Başladığımız noktada her şey olup bitmiş, Alex seyirciye o andan öncesinden, yaşanırken hiçbir anlamı yokmuş gibi görünen sıradan detaylardan oluşan hayatlarından söz ediyor. O "sıradanlığın", "bugün kayda değer hiçbir şey olmadı" duygusunun aslında insana iyi gelen, güven veren bir yanı vardır ya; kötü bir şey olmamıştır, her şey yerli yerindedir, bir eksiğiniz yoktur. Alex'in hikâyesi o sıradan anlardan her şeyin karanlığa büründüğü yaz tatiline doğru ilerliyor.
Oyun yazarı Simon Stephens'ın aktör Andrew Scott için özel olarak yazdığı kısa monolog "Sea Wall / Dalgakıran", 2008 yılında İngiltere'de sahnelendiğinde büyük ilgi görmüş, daha sonra bir aktörün tek kişilik sahne deneyiminin kameraya aktarılması konusunda ders niteliği taşıyan filmi de yapılmıştı. Özellikle KOVID-19 ile beraber dünya topluca yas duygusuyla yüzleşir ve insanlar tiyatroyla çevrimiçi yollarla hasret gidermeye çalışırken bu kayıt da seyircinin göz bebeği hâline geldi.

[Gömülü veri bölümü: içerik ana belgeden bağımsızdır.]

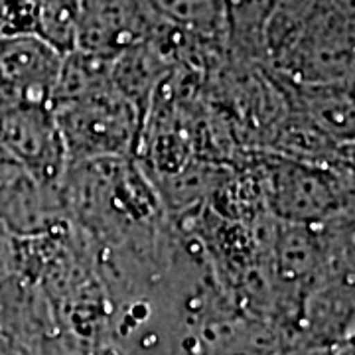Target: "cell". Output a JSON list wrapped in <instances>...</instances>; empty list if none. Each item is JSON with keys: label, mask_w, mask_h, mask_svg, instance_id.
Instances as JSON below:
<instances>
[{"label": "cell", "mask_w": 355, "mask_h": 355, "mask_svg": "<svg viewBox=\"0 0 355 355\" xmlns=\"http://www.w3.org/2000/svg\"><path fill=\"white\" fill-rule=\"evenodd\" d=\"M0 140L44 180L55 176L65 158L50 107L12 101L0 116Z\"/></svg>", "instance_id": "cell-5"}, {"label": "cell", "mask_w": 355, "mask_h": 355, "mask_svg": "<svg viewBox=\"0 0 355 355\" xmlns=\"http://www.w3.org/2000/svg\"><path fill=\"white\" fill-rule=\"evenodd\" d=\"M268 188L275 209L296 223L324 219L340 203L338 186L330 174L292 160H280L272 168Z\"/></svg>", "instance_id": "cell-6"}, {"label": "cell", "mask_w": 355, "mask_h": 355, "mask_svg": "<svg viewBox=\"0 0 355 355\" xmlns=\"http://www.w3.org/2000/svg\"><path fill=\"white\" fill-rule=\"evenodd\" d=\"M64 58L34 32L0 34V85L12 101L50 107Z\"/></svg>", "instance_id": "cell-3"}, {"label": "cell", "mask_w": 355, "mask_h": 355, "mask_svg": "<svg viewBox=\"0 0 355 355\" xmlns=\"http://www.w3.org/2000/svg\"><path fill=\"white\" fill-rule=\"evenodd\" d=\"M50 109L65 156L77 162L125 156L139 140L142 116L113 83L76 99L51 103Z\"/></svg>", "instance_id": "cell-1"}, {"label": "cell", "mask_w": 355, "mask_h": 355, "mask_svg": "<svg viewBox=\"0 0 355 355\" xmlns=\"http://www.w3.org/2000/svg\"><path fill=\"white\" fill-rule=\"evenodd\" d=\"M166 24L153 0H76V50L111 62Z\"/></svg>", "instance_id": "cell-2"}, {"label": "cell", "mask_w": 355, "mask_h": 355, "mask_svg": "<svg viewBox=\"0 0 355 355\" xmlns=\"http://www.w3.org/2000/svg\"><path fill=\"white\" fill-rule=\"evenodd\" d=\"M306 32L292 40V71L302 81L334 83L352 77V32H347V12L338 6L320 8L306 22Z\"/></svg>", "instance_id": "cell-4"}]
</instances>
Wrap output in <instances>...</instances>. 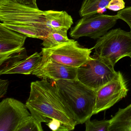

"Dalgakıran" şu anda İstanbul'da Craft Tiyatro'da Çağ Çalışkur'un rejisi ve Serkan Altunorak'ın performansıyla seyirciyle buluşuyor. Topluluğun yeni evi Yapı Kredi bomontiada x Craft'ın ilk oyunu olarak. Seyirci salona girdiğinde Serkan Altunorak'ı başka koşullarda insanı ferahlatacak bir maviliğin içinde (Başarılı dekor tasarımı Deniz Göktürk Kobanbay imzalı) acısıyla baş başa buluyor. Alex biraz sonra anlatmaya başlayacak ve önce gülümseten, sonra iç yakan detaylardan söz ederek seyirciyi gelmekte olduğu hissedilen finale götürecek, onu da yavaş yavaş yasının içine çekecek. Aslında biraz fazla "yavaş" yapacak bunu. Craft'ın oyununun süresi 60 dakika. Andrew Scott'un oynadığı oyun, eleştirilerde "insanı alt üst eden 30 dakikalık performans" diye tanımlanıyor, zaten filmin süresi de 33 dakika. Oyunun asla çeviri duygusu vermeyen, su gibi akan Türkçesinde de Balım Kar ile birlikte imzası olan yönetmen Çağ Çalışkur, Alex'in zaten ağır ağır açılan hikâyesinin sindire sindire, uzun eslerle anlatılmasını tercih etmiş. Ama bu seyirciyi zorlayan, durumu kavrayıp duyguya ortak olmasını geciktiren ve dikkatini dağıtan bir tercih bana göre. Bunun dışında son derece insani, hepimize dair bir duyguyu sade ve açık bir dille anlatan, Serkan Altunorak tarafından da incelikle aktarılan bir oyun, "Dalgakıran". 7 Mayıs'a kadar her cumartesi ve pazartesi oynanıyor (Cumartesi 18.00 ve 20.30 olmak üzere iki seans). Yaslar ve kayıplar bu kadar yakınımızda, hayatımızın içindeyken, bu duyguda olsun ortaklaşmak için izlemeye değer.